------ Page text
As Janssen pointed out, this may manifest as an aversion to certain types of programs — easily spun investments in shopping malls or tourist development, for example — but others pointed out that perhaps the greater threat to transparency and aid effectiveness is how donors and aid organizations engage — or refuse to engage meaningfully — with the media.
“My personal view in general of the way the U.K. government communicates with the media [is that] it’s very difficult to get something useful from them,” Alberto Nardelli, Europe editor of Buzzfeed U.K., told Devex. “They’re not doing themselves any favours because it makes it harder for people to report things properly, to report things well, and you don’t have that problem as much with other governments in Europe,” he said.
Nardelli said the responses he receives from U.K. government spokespeople — usually consisting of a quote that “doesn’t answer the question,” and “additional background that is completely useless” — typically amounts little more than “empty waffle.”
One U.K. charity executive who asked to remain anonymous said that, following a tabloid attack on aid in recent years, he was dismayed that DFID officials suggested the organizations involved take the same evasive tack.
“The advice from DFID when this [tabloid attack] blew up was, ‘don’t respond, keep your head down, it’s a hit but let it pass.’”
------------
------ Extracted records
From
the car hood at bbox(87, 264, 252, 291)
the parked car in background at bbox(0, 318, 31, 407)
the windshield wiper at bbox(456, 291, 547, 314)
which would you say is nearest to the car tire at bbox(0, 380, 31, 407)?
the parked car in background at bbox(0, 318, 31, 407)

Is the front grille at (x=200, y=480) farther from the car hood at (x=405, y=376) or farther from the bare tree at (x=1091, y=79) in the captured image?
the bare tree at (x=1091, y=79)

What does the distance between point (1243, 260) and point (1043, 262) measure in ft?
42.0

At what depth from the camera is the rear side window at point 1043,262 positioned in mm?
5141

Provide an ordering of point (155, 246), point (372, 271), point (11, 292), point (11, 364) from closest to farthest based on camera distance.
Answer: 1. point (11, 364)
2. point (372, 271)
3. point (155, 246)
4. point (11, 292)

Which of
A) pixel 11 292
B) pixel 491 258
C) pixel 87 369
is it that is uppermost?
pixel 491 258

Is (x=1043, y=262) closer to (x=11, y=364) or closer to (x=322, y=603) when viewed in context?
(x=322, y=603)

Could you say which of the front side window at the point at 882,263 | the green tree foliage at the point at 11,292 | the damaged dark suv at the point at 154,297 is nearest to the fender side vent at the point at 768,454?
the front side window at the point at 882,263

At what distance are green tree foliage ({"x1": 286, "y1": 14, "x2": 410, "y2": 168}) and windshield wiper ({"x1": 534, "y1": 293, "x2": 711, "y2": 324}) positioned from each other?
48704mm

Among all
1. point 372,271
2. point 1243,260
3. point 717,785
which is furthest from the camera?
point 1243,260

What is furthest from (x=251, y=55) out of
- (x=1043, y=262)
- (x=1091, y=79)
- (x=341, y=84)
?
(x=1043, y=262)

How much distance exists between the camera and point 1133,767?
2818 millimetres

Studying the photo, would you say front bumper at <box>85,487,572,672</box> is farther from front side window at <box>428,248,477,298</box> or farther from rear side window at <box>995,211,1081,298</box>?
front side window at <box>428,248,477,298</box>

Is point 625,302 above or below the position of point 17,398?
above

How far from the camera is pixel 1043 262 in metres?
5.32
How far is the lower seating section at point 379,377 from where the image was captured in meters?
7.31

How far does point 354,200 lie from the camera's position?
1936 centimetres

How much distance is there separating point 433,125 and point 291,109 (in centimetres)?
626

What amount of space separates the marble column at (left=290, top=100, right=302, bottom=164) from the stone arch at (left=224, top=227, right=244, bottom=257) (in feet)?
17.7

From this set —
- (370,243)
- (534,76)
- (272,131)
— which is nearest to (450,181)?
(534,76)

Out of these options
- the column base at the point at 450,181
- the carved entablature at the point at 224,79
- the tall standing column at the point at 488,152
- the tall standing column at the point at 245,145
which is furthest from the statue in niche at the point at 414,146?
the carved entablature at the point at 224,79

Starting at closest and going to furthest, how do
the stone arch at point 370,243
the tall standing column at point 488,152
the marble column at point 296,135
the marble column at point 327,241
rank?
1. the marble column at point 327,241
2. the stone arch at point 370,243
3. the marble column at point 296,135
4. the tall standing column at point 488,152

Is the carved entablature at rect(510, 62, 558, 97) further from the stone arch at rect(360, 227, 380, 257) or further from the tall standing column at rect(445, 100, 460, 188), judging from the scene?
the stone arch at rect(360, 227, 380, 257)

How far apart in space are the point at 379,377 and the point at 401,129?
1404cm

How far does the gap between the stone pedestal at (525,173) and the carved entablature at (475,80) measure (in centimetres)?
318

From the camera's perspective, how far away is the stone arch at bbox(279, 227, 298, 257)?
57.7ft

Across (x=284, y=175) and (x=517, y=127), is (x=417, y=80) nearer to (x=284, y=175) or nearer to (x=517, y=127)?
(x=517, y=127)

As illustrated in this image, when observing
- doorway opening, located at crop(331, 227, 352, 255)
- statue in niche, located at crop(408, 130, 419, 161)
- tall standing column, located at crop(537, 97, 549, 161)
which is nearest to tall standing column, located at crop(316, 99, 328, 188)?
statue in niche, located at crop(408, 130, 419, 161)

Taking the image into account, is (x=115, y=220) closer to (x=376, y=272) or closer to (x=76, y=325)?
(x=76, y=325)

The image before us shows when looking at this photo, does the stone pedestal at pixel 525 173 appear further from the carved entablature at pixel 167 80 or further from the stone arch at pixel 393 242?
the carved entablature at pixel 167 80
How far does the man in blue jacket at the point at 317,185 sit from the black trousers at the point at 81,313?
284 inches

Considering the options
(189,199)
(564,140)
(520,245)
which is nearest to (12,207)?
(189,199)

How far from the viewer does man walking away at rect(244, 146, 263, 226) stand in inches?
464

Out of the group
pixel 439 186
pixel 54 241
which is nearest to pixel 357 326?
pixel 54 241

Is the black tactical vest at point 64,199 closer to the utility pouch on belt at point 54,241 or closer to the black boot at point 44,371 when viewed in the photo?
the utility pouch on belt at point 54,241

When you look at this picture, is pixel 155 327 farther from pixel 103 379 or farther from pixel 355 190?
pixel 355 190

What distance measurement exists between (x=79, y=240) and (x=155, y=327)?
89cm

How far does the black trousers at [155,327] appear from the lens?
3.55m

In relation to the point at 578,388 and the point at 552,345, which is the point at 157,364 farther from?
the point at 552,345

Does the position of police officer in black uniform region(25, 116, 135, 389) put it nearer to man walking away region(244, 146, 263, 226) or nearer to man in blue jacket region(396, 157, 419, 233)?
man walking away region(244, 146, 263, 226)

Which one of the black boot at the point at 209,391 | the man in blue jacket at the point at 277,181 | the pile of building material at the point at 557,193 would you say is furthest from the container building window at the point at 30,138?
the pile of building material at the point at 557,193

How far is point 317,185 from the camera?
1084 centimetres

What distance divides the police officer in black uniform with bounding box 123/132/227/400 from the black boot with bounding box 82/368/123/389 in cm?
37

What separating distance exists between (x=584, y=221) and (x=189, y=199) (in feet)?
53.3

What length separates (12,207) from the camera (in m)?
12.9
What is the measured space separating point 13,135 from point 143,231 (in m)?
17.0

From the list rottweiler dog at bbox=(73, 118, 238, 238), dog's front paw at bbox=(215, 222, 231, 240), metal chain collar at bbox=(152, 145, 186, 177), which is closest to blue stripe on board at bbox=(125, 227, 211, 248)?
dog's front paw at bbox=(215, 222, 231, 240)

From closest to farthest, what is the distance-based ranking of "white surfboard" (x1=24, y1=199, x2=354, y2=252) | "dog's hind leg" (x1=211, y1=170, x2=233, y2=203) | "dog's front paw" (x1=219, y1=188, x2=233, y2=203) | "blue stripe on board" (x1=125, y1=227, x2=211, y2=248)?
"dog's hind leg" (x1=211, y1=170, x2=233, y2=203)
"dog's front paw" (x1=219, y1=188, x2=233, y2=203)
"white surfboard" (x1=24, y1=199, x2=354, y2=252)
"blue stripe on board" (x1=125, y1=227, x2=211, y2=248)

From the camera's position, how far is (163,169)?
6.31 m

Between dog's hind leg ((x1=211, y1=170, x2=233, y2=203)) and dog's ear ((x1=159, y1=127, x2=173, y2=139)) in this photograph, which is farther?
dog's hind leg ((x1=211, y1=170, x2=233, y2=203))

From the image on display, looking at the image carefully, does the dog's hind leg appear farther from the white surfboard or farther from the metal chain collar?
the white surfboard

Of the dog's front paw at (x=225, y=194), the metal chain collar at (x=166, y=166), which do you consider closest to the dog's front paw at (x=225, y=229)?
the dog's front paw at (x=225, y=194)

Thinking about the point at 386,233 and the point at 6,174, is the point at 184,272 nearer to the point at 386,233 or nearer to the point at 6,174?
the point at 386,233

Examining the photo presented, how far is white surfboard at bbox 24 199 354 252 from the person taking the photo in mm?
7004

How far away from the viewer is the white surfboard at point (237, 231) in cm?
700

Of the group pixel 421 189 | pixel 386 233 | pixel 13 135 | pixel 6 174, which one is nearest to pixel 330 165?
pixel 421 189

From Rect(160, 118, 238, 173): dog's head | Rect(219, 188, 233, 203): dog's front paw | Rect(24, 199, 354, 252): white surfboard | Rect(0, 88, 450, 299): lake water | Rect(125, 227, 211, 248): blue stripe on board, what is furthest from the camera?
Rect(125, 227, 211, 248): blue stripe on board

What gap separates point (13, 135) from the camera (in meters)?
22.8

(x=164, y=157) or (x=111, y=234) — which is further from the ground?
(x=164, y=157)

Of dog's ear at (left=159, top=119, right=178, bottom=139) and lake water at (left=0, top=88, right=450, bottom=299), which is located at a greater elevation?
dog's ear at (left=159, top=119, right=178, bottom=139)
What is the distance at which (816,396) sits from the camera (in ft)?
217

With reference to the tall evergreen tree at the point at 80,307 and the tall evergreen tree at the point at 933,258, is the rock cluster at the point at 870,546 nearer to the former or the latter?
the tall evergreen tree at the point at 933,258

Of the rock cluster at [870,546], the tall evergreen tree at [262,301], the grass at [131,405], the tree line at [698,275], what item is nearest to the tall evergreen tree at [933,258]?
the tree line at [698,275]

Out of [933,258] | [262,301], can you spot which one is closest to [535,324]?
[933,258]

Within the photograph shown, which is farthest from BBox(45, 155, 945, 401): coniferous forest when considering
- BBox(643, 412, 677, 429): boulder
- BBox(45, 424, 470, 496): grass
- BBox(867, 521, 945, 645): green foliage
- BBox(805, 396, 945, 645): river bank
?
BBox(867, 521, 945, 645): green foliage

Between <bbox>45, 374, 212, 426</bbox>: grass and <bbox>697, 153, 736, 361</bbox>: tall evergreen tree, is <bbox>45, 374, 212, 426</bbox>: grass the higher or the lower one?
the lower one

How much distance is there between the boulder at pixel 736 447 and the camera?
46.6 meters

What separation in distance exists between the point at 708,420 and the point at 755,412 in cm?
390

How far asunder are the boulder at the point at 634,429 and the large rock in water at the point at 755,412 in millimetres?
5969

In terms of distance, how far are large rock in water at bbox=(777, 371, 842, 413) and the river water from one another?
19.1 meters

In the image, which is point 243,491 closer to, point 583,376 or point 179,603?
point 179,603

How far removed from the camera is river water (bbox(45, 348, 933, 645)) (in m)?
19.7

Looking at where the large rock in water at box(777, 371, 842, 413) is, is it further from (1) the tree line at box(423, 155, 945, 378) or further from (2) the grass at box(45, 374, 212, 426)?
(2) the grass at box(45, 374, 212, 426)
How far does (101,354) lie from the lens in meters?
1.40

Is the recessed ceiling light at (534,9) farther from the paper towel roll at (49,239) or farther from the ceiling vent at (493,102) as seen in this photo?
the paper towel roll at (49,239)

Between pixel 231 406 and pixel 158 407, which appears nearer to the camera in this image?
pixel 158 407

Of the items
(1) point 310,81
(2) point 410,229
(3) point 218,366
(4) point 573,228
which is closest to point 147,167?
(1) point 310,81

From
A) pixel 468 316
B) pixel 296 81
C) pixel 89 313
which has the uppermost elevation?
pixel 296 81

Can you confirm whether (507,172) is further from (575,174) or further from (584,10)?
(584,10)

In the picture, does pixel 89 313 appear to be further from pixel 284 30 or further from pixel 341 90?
------------
* [Work required] Please rewrite the stretch of the passage on aid and the media from "One U.K. charity" through "same evasive tack.", replacing "evasive" with "cautious".

* [Output of the task]
One U.K. charity executive who asked to remain anonymous said that, following a tabloid attack on aid in recent years, he was dismayed that DFID officials suggested the organizations involved take the same cautious tack.